Examines California's complex systems for serving students with disabilities and forward recommendations to the State Board of Education, the Commission on Teacher Credentialing, and the California Department of Education.
  • Carl Cohn
    Co-Chair, Special Education Task Force
  • Fred Weintraub
    Co-Chair, Special Education Task Force
  • Maureen O’Leary Burness
    Co-Executive Director, Special Education Task Force
  • Vicki L. Barber
    Co-Executive Director, Special Education Task Force

Transforming Education to Improve Outcomes for Students with Disabilities

During the past decade, the reform movements toward greater accountability have highlighted the achievement gap that exists among students based on race/ethnicity, family income, language ability, and disability. While progress has been made to address the inequities evidenced in our educational outcomes, students with disabilities remain among the lowest performing subgroup in California and implementation of Common Core State Standards (CCSS) could further exacerbate the differences that exist.

California’s current policies, including funding, credentialing, and a range of service delivery options, tend to “bolt on” special education to general education. While there are certainly examples throughout the state of well-integrated models of supports, these are the exceptions rather the norm. Our prevailing model has made it acceptable, and in some instances seem desirable, to isolate special education as a unique and separate system that parallels general education. This approach defies current research, which suggests that inclusive practices, integrated systems, and coherence are essential to provide high-quality, cost-effective special education programs within (rather than apart from) a well-articulated system of education. Transforming our understanding of special education from being a place where students go to receive more or different services, to a viewpoint that includes special education services as one of many programs of support under the umbrella of general education, requires transforming the policies California has in place that serve as direction, incentives, and supports for local implementation action.

Funded by the Schwab Foundation and the Stuart Foundation, a new statewide Task Force has been formed to examine California's complex systems for serving students with disabilities and forward recommendations to the State Board of Education, the Commission on Teacher Credentialing, and the California Department of Education for consideration. The following overarching questions will guide the work of the task force:

  1. What is the state’s vision/mission for students with disabilities? Once articulated, how do we communicate and implement the state’s vision/mission on a broad scale? What systems of teacher training, school funding, and accountability are needed to ensure that all students receive a high-quality education that is appropriate to their needs and effective in supporting their learning?
  2. With implementation of Common Core, how do we ensure access to and success in the CCSS -- and in other core academic subjects -- for students with disabilities, beginning with their earliest years in the educational system? In addition, how do we ensure all students are appropriately included in our new assessment system?
  3. What types of changes in teacher preparation and credentialing are necessary to ensure all teachers are prepared to meet the array of learning needs of their students in the least restrictive environment?
  4. How should special education services be funded and organized? Specifically, with the new Local Control Funding Formula (LCFF), how do we/should we account for students who carry more than one label/weight in the LCFF who are also students with disabilities? What strategies would most support effective service delivery options?
  5. What are current policy barriers to implementation of more inclusive school practices -- such as MTSS, RTI, and RTII -- and how can these be overcome?

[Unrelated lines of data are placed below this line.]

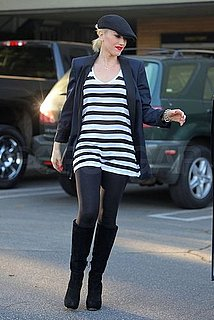 Pictures of Gwen Stefani at the Studio With No Doubt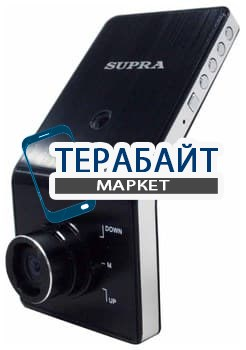 Аккумулятор (АКБ) для видеорегистратора SUPRA SCR-533 - фото 31233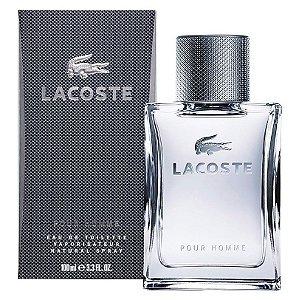Lacoste Pour Homme Eau de Toilette 50ml - Perfume Masculino
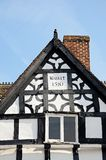 Tudur building detail, Lichfield, England. Stock Images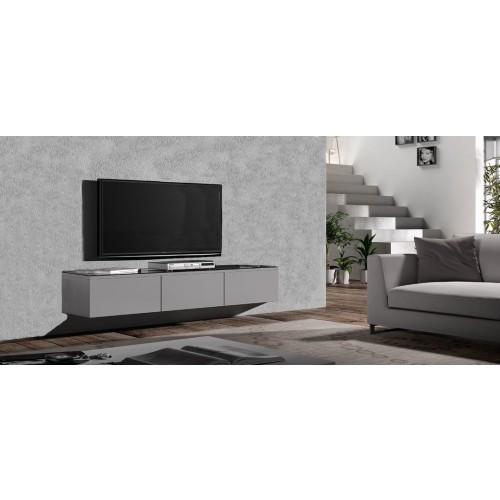 Hängend TV lowboard Float 166 cm  I Live Design ...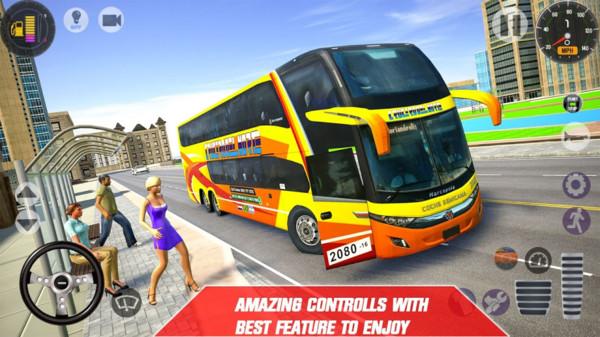 2021城市巴士模拟器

The Task Force membership includes parents, teachers, school and district administrators, university professors, members of the policy community and other stakeholder groups, and will be co-chaired by Dr. Carl Cohn and Mr. Fred Weintraub. Dr. Cohn is Director of the Urban Leadership Program and a clinical professor in the School of Educational Studies at Claremont Graduate University. After his retirement as a senior administrator for the Washington, D.C. based Council for Exceptional Children, Mr. Weintraub provided consulting services, including training, policy analysis and research studies on special education policies and procedures for school districts. He currently serves as the Federal Court Appointed Independent Monitor for Los Angeles Unified School District.

Two seasoned California educators with substantial background and experience in special education, Vicki Barber and Maureen Burness, are co-directing this initiative. Dr. Barber recently retired as the Superintendent of Schools for El Dorado County, and Ms. Burness recently retired as the Assistant Superintendent for Student Support Services with the Folsom Cordova Unified School District. Both Barber and Burness bring years of experience working in the K-12 sector in support of equitable student access to high quality instruction. Under their Direction, the Task Force will complete its work over the course of the next year and release a report with policy recommendations in the late Fall, of 2014.

For more information:

Statewide Special Education Task Force Project Summary Word Version (DOC; Updated 22-Nov-2013)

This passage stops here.